▶ **ACTIVITY**:
The data below should be retyped exactly, with the pictures left out.

▶ **MATERIAL PROVIDED**:
* * * * *
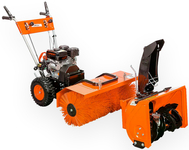 OLEO-MAC OM LINE PKM 80EK ZAMIATARKA ODŚNIEŻARKA ODŚNIEŻARKI SPALINOWA z NAPĘDEM 6.5KM ZESTAW XXXL - OFICJALNY DYSTRYBUTOR - AUTORYZOWANY DEALER OLEO-MAC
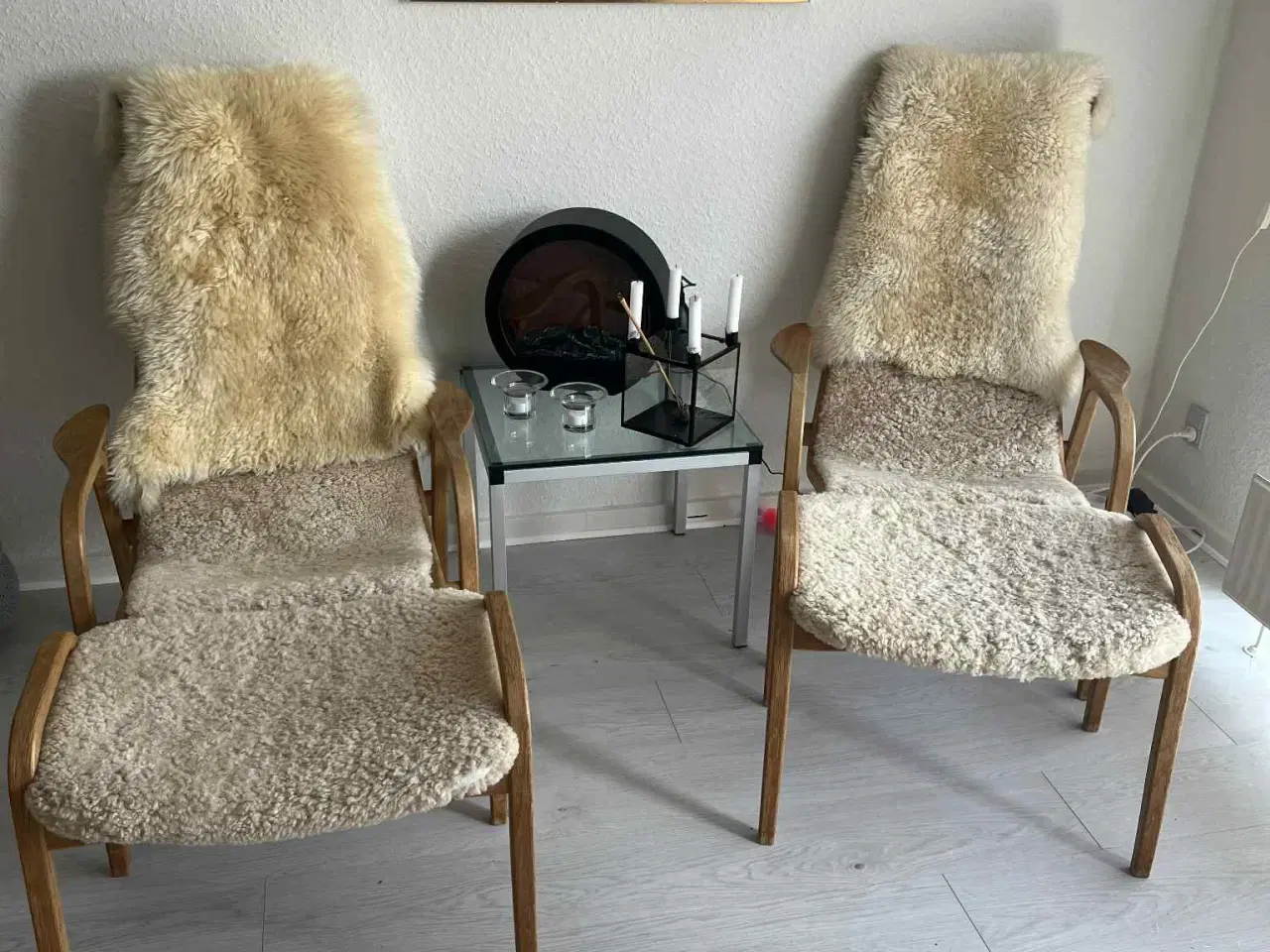 Billede 1 - Swedese lænestole 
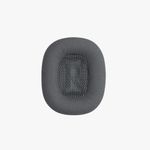 TV, Audio-Video si Foto - Portabile audio - Casti audio - Set 2 Perne de urechi pentru casti Apple AirPods Max, Kwmobile, Gri, Piele ecologica, 55895.19 - Infinity.ro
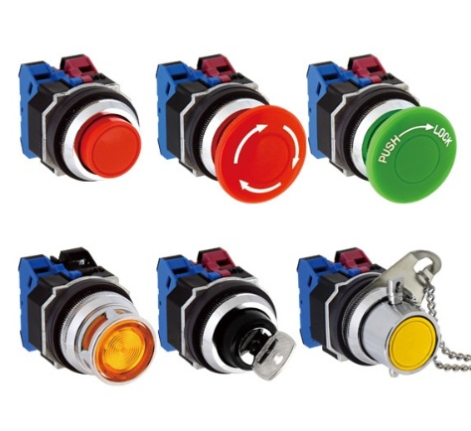 IDEC ABFD202NUW Device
* * * * *
▶ **SOLUTION TO THIS EXERCISE**:
 OLEO-MAC OM LINE PKM 80EK ZAMIATARKA ODŚNIEŻARKA ODŚNIEŻARKI SPALINOWA z NAPĘDEM 6.5KM ZESTAW XXXL - OFICJALNY DYSTRYBUTOR - AUTORYZOWANY DEALER OLEO-MAC
 Billede 1 - Swedese lænestole 
 TV, Audio-Video si Foto - Portabile audio - Casti audio - Set 2 Perne de urechi pentru casti Apple AirPods Max, Kwmobile, Gri, Piele ecologica, 55895.19 - Infinity.ro
 IDEC ABFD202NUW Device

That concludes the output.